Türkiye'de de kadın meselesi bu coğrafyanın tarihi boyunca şekillenmiş ve halen süre gelen bir meseledir. Bu ülkede kadın akla zarar gelir evvela. Zaten bu çelişkiden doğan sorunlar yüzünden kadın sadece kadın olma vasfını kaybetmiştir. Mevzu bahis kadın olmak ise, bir nebze daha meraklı yaklaştığım bu konuda belki biraz daha sivri dilli bir üslupla duygu ve düşüncelerime kısa bir şekilde ses vereceğim. Çünkü biliyorum ki uzadıkça bitmez bu konu, ucu yok bucağı yok.

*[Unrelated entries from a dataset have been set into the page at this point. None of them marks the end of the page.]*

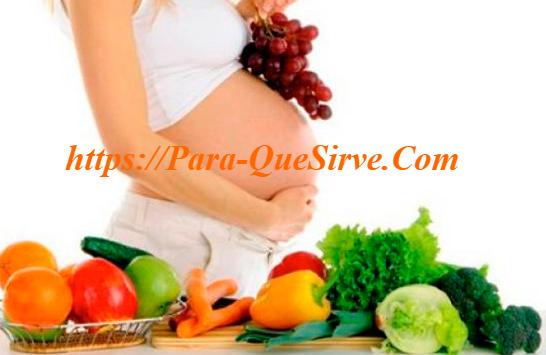 Qué Se Puede Comer Y Que No Durante El Embarazo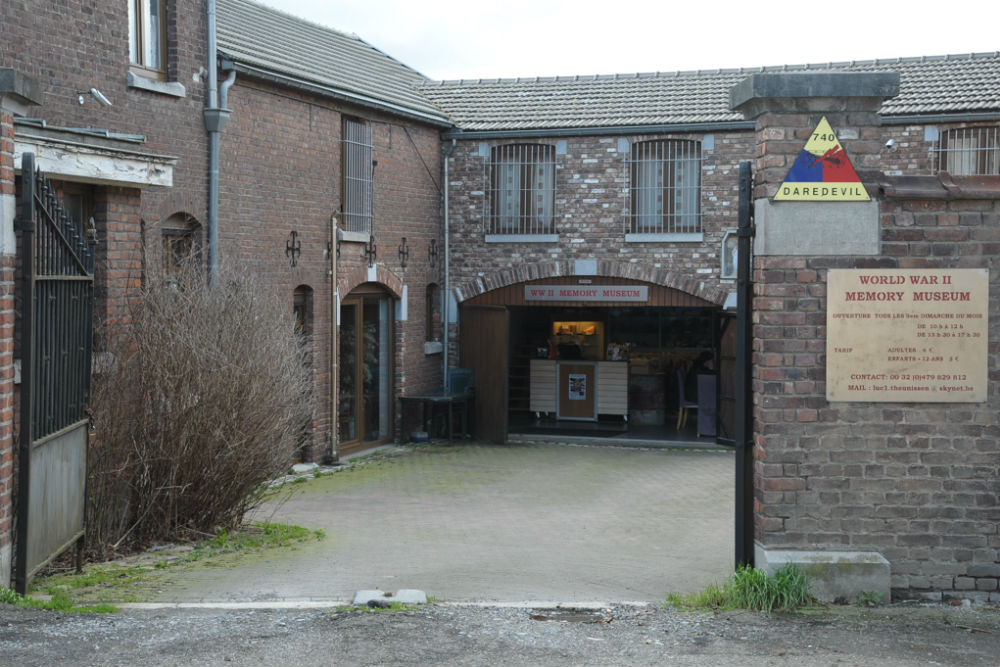 WWII Memory Museum Berneau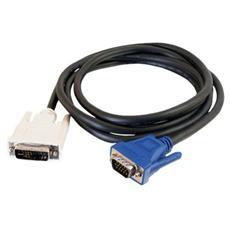 Cavo Video C2G 81206 - Coassiale - Schermato - 1 Pacco - DVI-A Maschio Video - HD-15 Maschio VGA - Nero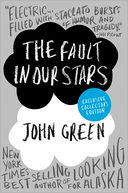 The Fault in Our Stars (B&N Exclusive Edition) by John Green: Book Cover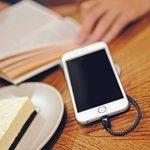 Câble iPhone Rampow® [MFI certifié Apple] Câble Lightning vers USB en Fibre de Nylon Tressé - GARANTIE À VIE - Chargeur iPhone avec Connecteur Ultra Résistant en Aluminium pour iPhone X / 8 / 8 Plus / 7 / 7 Plus / SE / 6s / 6s Plus / 6 / 6 Plus / 5c / 5s image 2 produit
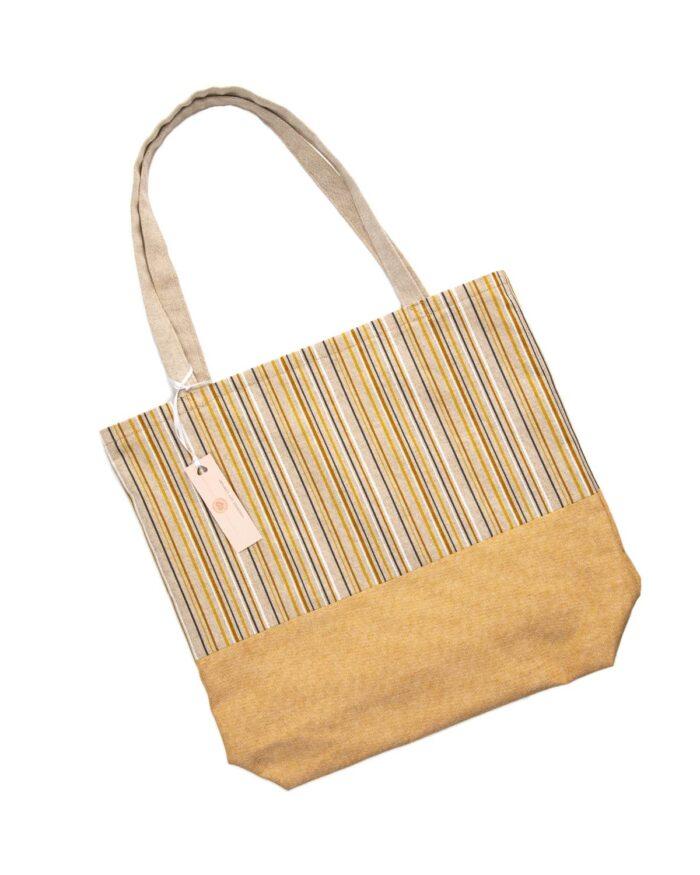 Tote Bag-Yellow Stripes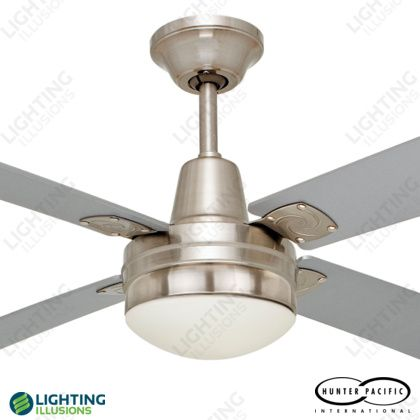 "Brushed Chrome Typhoon Timber 48"" Ceiling Fan + E27 Eclipse Light - Shop - Lighting Illusions Online"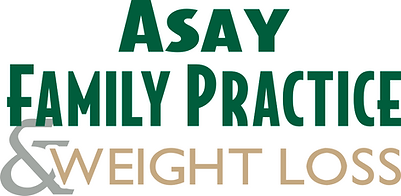 Asay Family Practice logo.png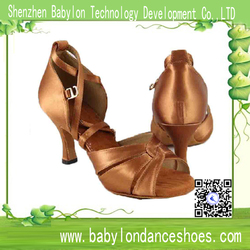 2015 Popuplar High Quality Latin Dance Shoes for Women/Ladies/Girls/Tango&Salsa
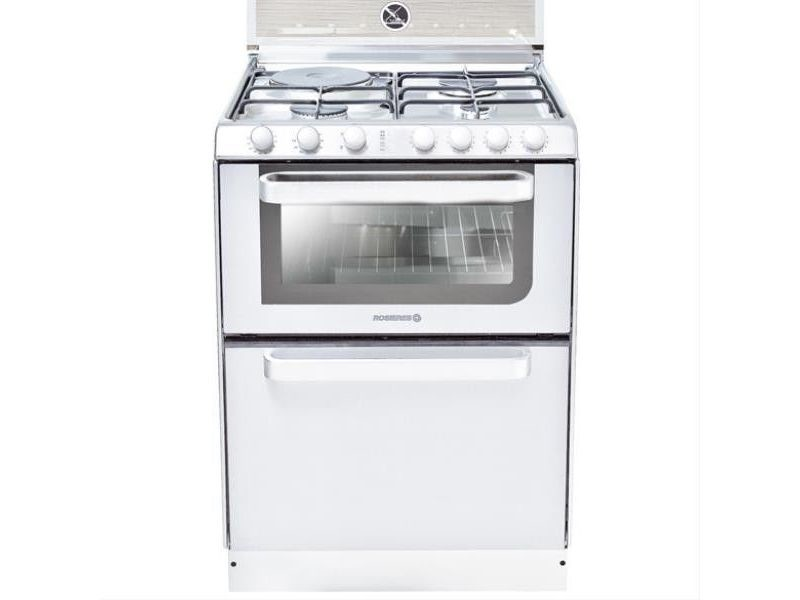 Cuisinière mixte chaleur tournante 40l rosières 60cm a, trm60rb/ng
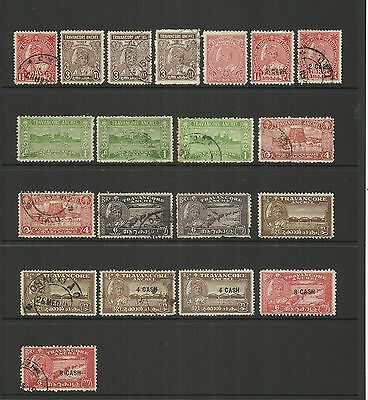 India Feudatory State Of Travancore ~ 1939-1951 Small Collection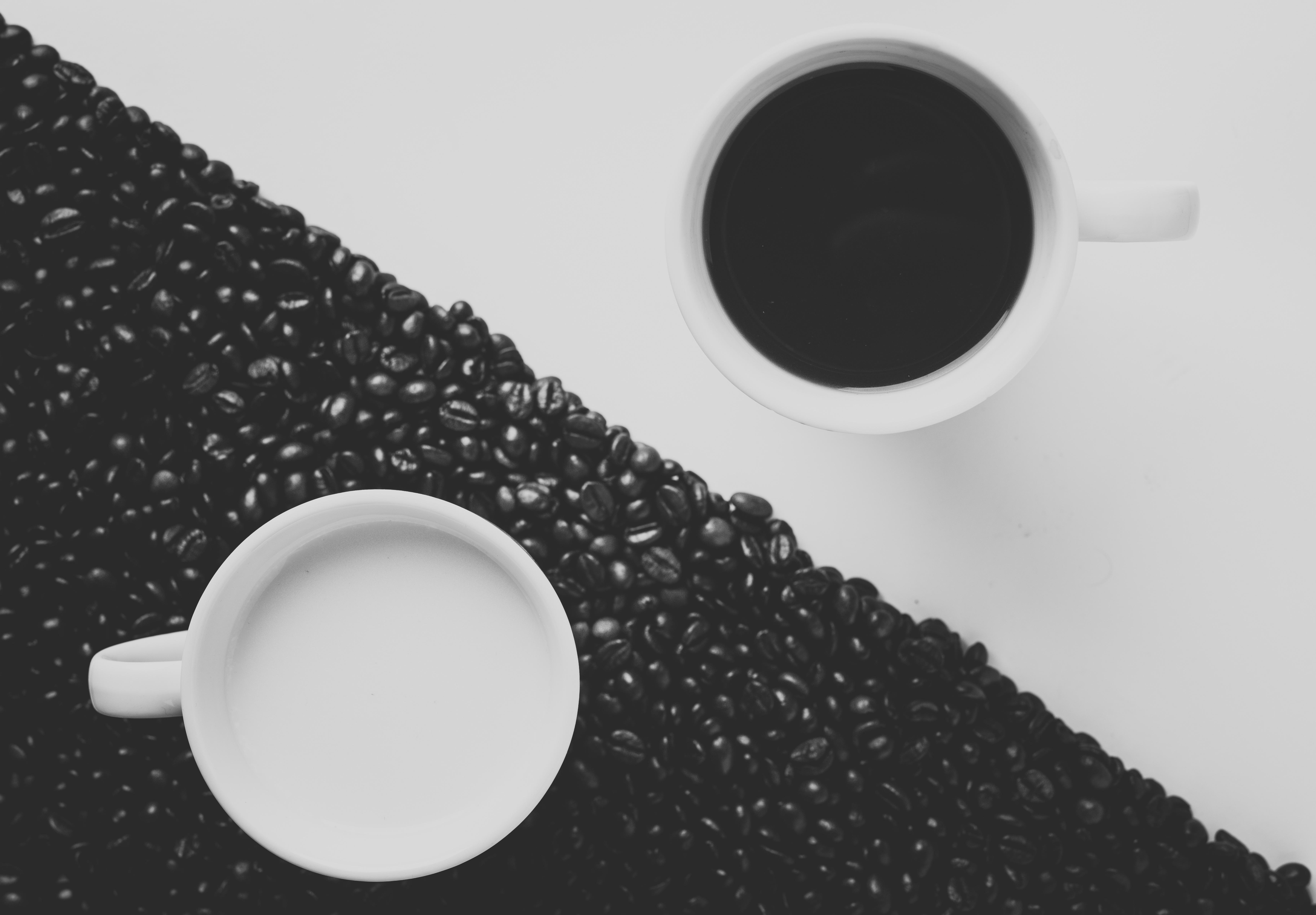 Coffee - yin and yang photo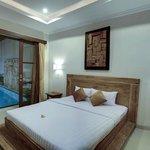 Bedroom beside Pool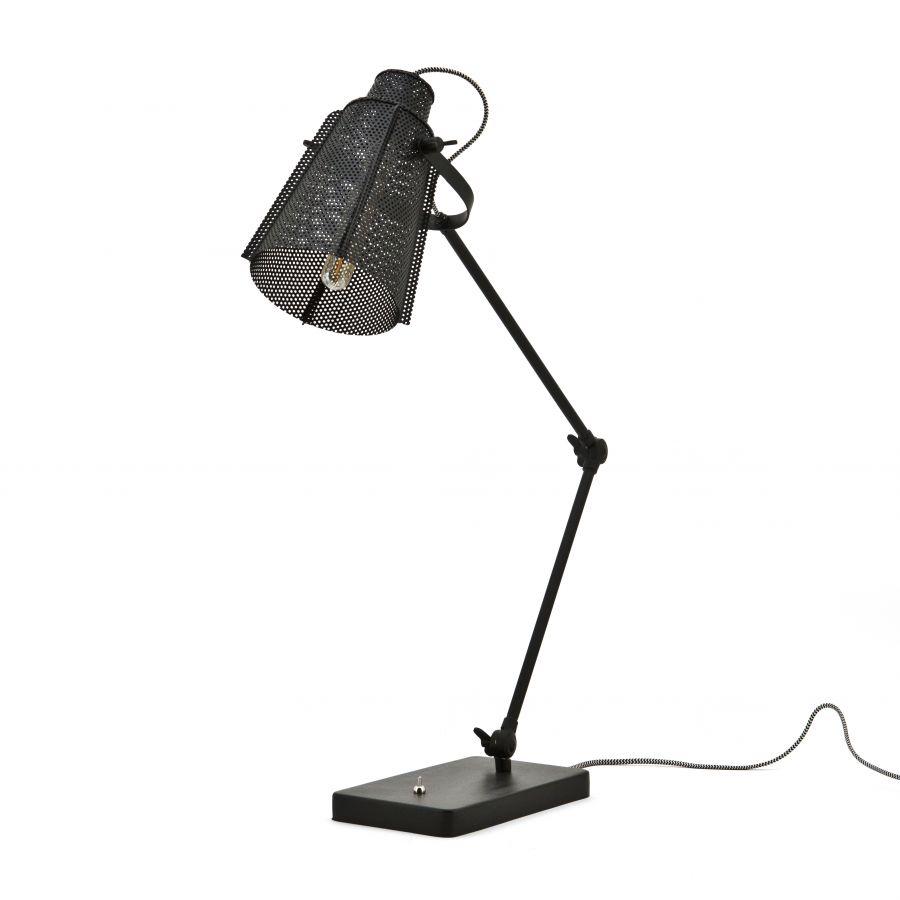 Tafellamp Apollo zwart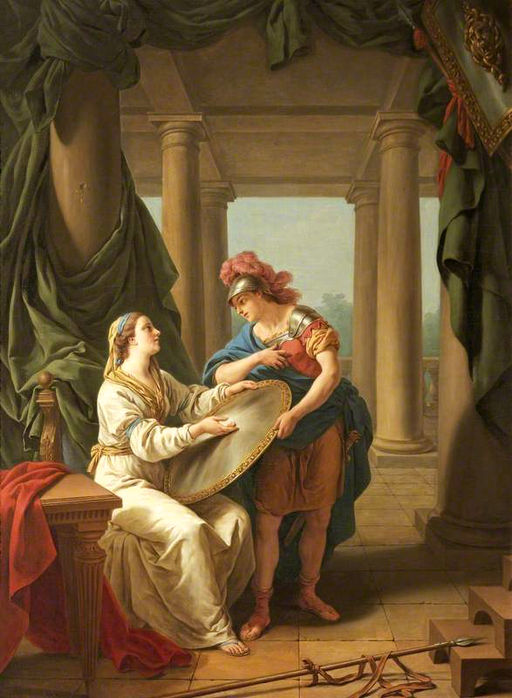 The Spartan Mother, Louis-Jean-François Lagrenée [public domain via Wikimedia]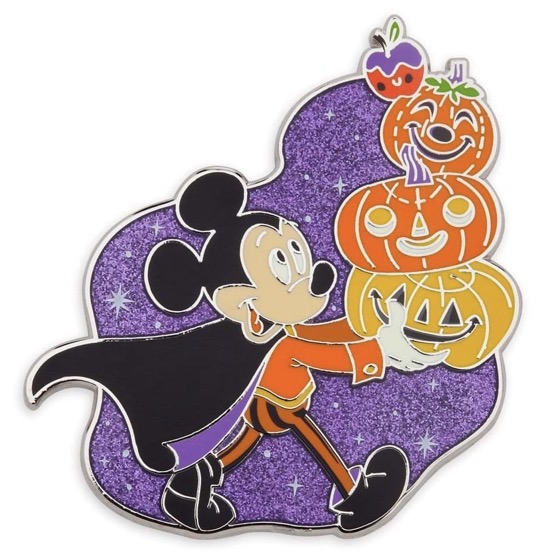 Mickey Mouse Halloween 2021 Disney Pin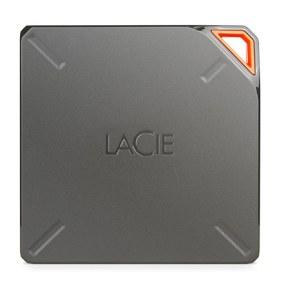 Lacie_Fuel4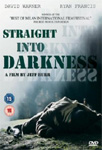 Straight Into Darkness (UK-import) (DVD)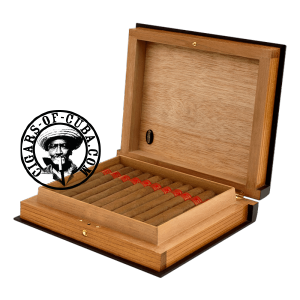 Partagas Serie C No. 1 Collection II 2002 Box of 20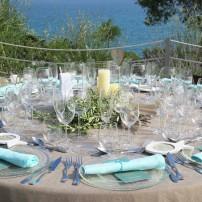 una-boda-en-color-turquesa-8-1024x768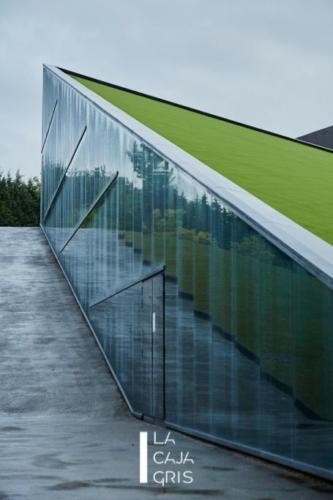 La Caja Gris - Fotografia de Arquitectura - BTEK. Centro de interpretación de la Tecnología Zamudio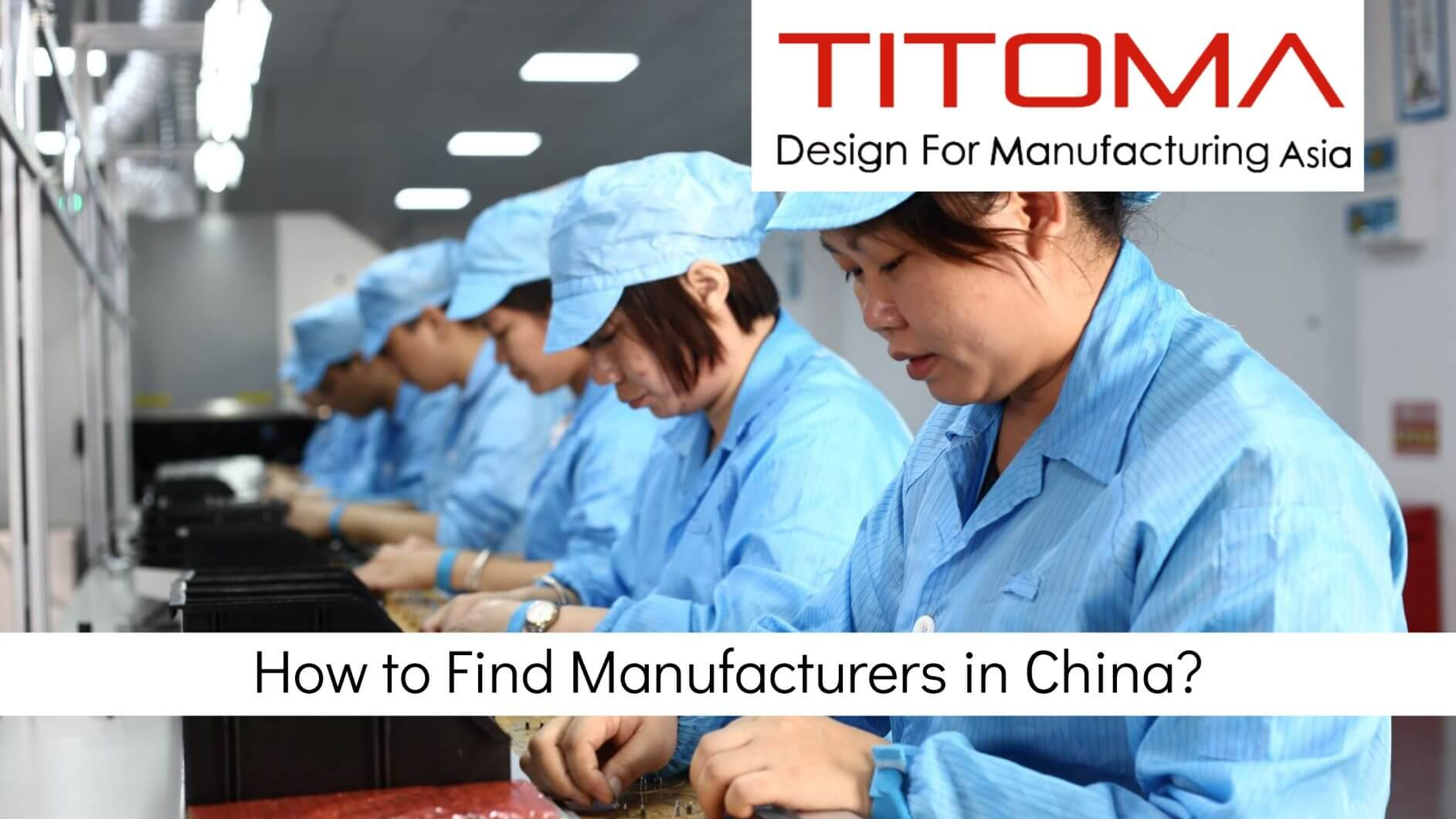 how to find manufacturers in china w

Dünya kadınlar ile daha güzeldir diyenlerdenim. Kadın cinayetlerinin ülkemizde arttığı şu günlerde ve kadına yönelik şiddetin ülkemiz için hiç iyi olmadığı şu zamanlarda dünya kadınlar günü nü hangi duygularla kaleme aldığımı inanın bende bilmiyorum. Gurur mu, yoksa ezilen mi, sevilen mi, itilen mi? Siz karar verin makalemin sonunda. Kadına şiddetten dem vurup köşemde, akabinde bakalım 8 Mart dünya kadınlar günü neymiş?
Kadın denildiğinde aklımıza ilk gelen imge nedir? Ben bahsedeyim. Adam olmadan önce insan olabilmenin yegâne en temel yapıtaşıdır kadın. Çoğu zaman değil, her zaman her gözün nuru, güya namusu, hayatın can damarıdır. İnsanlığın devamı için, soyun sürdürülebilmesi için olmazsa olmazdır. En büyük dertlerin dertlisi, en büyük mutlulukların ardındaki kahramandır. Hep zarar gören ama susandır kadınım. Çilekeştir. Derde düşendir. Dertdaştır. Bir kenara umarsızca paçavra gibi itilen, canı çıkana kadar dövülüp öldürülendir. Özgecan’dır, Leyla’dır, Eylül’dür, Şule Çet’tir. Her gün görsel medyada izlediğimiz, duyduğumuz kadın şiddetine kurban giden hem cinsimdir. Allah'ın kadını bir emanet olarak verdiğini unutan adamlara adam olmadıklarını anlatan, sadece sex objesi değil başlı başına baskın karakter olduğu için korkulandır.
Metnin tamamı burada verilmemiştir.